Directions »
1. Duplicate the ZNF280D passage between "Zinc finger protein 280D, also" and "spans 288.396 kb.", inclusive.
2. According to the ZNF280D passage, which proteins has ZNF280D been experimentally shown to interact with?
3. Take the ZNF280D passage further, beginning after its final sentence.

Quoted passage »
——————
Zinc finger protein 280D, also known as Suppressor Of Hairy Wing Homolog 4, SUWH4, Zinc Finger Protein 634, ZNF634, or KIAA1584, is a protein that in humans is encoded by the ZNF280D gene located on chromosome 15q21.3.

Gene
There are a total of 24 possible exons in any variant of the ZNF280D gene.  ZNF280D is oriented on the minus strand of Chromosome 15 and spans 288.396 kb.
Surrounding genes at the same locus include TEX9, HMGB1P33, MNS1, LOC645877, and LOC145783.

mRNA
At least 24 spliced variants have been identified.   There are 7 probable alternative promoters.  The mRNAs appear to differ by truncation of the 5' end, truncation of the 3' end, presence or absence of 12 cassette exons, overlapping exons with different boundaries, splicing versus retention of 5 introns. The longest splice form contains 4428 bp.

Protein

Composition and Domains

The ZNF280D protein is 979 amino acids in length.
The protein contains a domain of unknown function (DUF4195) spanning from amino acid 45 to amino acid 230.
DUF4195 (pfam13826) is a family that is found at the N-terminus of metazoan proteins that carry PHD-like zinc-finger domains; the function is unknown.
ZNF280D protein also contains five highly conserved Cys2His2-type zinc finger domains.
Zinc fingers have the ability to bind DNA, which supports the speculative role of ZNF280D as a transcription factor.
The protein has a weight of approximately 109.3 kdal.
Charge cluster analysis reveals a negative charge cluster near the N-terminus from amino acids 16-43.
Charge clusters are associated with functional domains of cellular transcription factors, providing further support for ZNF280D as a possible transcription factor.

Interactions 

ZNF280D has been experimentally determined to interact with CBX5 and CBX3 proteins.
——————
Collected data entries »
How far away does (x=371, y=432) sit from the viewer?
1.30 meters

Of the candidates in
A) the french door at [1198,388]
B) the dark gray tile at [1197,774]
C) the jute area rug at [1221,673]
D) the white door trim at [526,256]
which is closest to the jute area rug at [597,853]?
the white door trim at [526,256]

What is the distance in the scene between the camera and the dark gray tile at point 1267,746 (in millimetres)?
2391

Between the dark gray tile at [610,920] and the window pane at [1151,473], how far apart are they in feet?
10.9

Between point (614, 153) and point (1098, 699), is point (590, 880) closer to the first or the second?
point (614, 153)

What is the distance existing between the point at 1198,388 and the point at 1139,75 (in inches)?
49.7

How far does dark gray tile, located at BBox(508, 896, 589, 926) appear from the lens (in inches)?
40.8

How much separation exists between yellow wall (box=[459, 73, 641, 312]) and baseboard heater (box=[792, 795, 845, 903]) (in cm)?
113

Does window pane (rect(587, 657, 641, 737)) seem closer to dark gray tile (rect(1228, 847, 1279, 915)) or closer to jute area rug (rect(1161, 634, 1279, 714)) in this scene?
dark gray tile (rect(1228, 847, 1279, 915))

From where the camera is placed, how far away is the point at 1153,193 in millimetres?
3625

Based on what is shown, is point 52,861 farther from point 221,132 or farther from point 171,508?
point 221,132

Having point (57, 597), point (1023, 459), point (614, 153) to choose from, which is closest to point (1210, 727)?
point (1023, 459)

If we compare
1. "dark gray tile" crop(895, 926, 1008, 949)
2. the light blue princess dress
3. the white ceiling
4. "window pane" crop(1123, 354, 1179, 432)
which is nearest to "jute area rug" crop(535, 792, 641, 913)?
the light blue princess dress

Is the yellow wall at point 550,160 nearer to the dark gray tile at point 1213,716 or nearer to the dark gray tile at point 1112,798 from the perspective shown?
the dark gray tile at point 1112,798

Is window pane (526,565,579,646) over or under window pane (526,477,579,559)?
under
——————
Answers in order »
1.
Zinc finger protein 280D, also known as Suppressor Of Hairy Wing Homolog 4, SUWH4, Zinc Finger Protein 634, ZNF634, or KIAA1584, is a protein that in humans is encoded by the ZNF280D gene located on chromosome 15q21.3.

Gene
There are a total of 24 possible exons in any variant of the ZNF280D gene.  ZNF280D is oriented on the minus strand of Chromosome 15 and spans 288.396 kb.

2. CBX5 and CBX3.

3.
These proteins both play a role in the formation of heterochromatin, which presents a possible functional role of ZNF280D as a transcriptional repressor.

SNPs
There are a number of SNPs that have been observed in the human population.   The image below lists some of the most frequently occurring.

Regulation

mRNA Level

A number of transcription factors are predicted to bind to the predicted promoter region.

Protein Level
ZNF280D protein contains 66 serine, 17 threonine, and 6 tyrosine residues all of which are potential phosphorylation sites.

The glycine residue at position 2 is a probable candidate for N-terminal acetylation.
There are seven probable sumoylation sites.

Expression

ZNF280D is ubiquitously expressed at relatively low levels throughout almost all tissues in the human body.

In one study, the expression of ZNF280D was compared between endothelial progenitor cells in cord blood and peripheral blood.  The results show that expression was significantly higher in cord blood.  This supports a possible involvement of ZNF280D in embryonic development or cell differentiation.

Evolution
A number of orthologs and distant homologs have been identified for the human ZNF280D protein.  There are also four paralogs to ZNF280D in the human genome.